ABUELA 1.—¡Oiga, joven! ¿Qué es lo que sucede?
JOVEN 1.—¿No lo ve?
ABUELA 1.—No, no lo veo.
JOVEN 1.—Hay un hombre, de unos cuarenta y cinco años, sentado en el suelo y tiene un cartel en el que explica lo que le ocurre.
ABUELA 2.—¿Pide limosna?
JOVEN 2.—No, señora. No pide dinero. Pide justicia.
ABUELA 1.—¿Justicia? ¡Qué raro!
JOVEN 1.—Es que le quieren desahuciar.
ABUELA 1.—¡Desahuciar! ¿Qué es eso?
JOVEN 3.—Un banco le va a quitar la casa.
ABUELA 2.—¿Por qué?
JOVEN 1.—¡Por qué va a ser! No tiene dinero para pagar la hipoteca.
JOVEN 2.—Lleva dos años sin trabajo y se le ha acabado el subsidio por desempleo.
ABUELA 1.—¿Cómo los sabes, hijo?
JOVEN 2.—Lo pone en el cartel que hay a su lado.
ABUELA 2.—No lo veo.
JOVEN 1.—Pase, si puede.
ABUELA 1.—Hay mucha gente delante.
ABUELA 2.—Yo quiero leer lo que ha escrito.
OBRERO 1.—¡No empuje, señora!
ABUELA 2.—Es que quiero ver.
OBRERO 1.—No hay nada que ver.
ABUELA 1.—Sí, hay que ver.
JOVEN 4.—Señora, ¿quiere una entrada?
ABUELA 2.—¡No seas grosero, niño!
ABUELA 1.—No me he traído las gafas. No entiendo lo que hay escrito.
ABUELA 2.—Dice que tiene mujer y dos hijos pequeños y que este banco le va a quitar la casa. Pide justicia.

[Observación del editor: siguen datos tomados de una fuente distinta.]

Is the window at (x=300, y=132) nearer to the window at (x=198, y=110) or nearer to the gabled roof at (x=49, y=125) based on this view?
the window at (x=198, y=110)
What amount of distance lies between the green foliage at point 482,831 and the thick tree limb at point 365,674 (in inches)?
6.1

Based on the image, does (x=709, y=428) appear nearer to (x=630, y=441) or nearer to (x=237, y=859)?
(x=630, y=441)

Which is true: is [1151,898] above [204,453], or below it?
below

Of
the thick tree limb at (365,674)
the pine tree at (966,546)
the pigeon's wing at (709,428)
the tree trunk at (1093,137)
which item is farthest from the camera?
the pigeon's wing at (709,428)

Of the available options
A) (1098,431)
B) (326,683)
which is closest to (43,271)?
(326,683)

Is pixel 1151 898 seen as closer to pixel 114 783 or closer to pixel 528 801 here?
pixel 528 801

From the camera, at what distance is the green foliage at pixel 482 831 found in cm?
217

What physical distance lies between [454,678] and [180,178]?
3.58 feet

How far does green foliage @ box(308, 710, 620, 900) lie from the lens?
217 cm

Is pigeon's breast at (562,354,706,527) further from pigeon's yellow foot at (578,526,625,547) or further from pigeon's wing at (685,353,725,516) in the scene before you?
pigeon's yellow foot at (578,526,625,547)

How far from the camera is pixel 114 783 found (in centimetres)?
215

ABUELA 1.—¡Está encadenado a la puerta! Nadie puede entrar.
ABUELA 2.—No sé qué va a conseguir haciendo esto.
OBRERO 1.—Por lo menos hace que se entere todo el mundo.
OBRERO 2.—Y nos enseña a los demás lo que está sucediendo en el país y lo que nos puede pasar a cualquiera de nosotros.
OBRERO 3.—Mientras unos lo pierden todo, otros aumentan sus fortunas.
ABUELA 1.—¡Qué pena!
ABUELA 2.—¡Qué va a ser de él y su familia!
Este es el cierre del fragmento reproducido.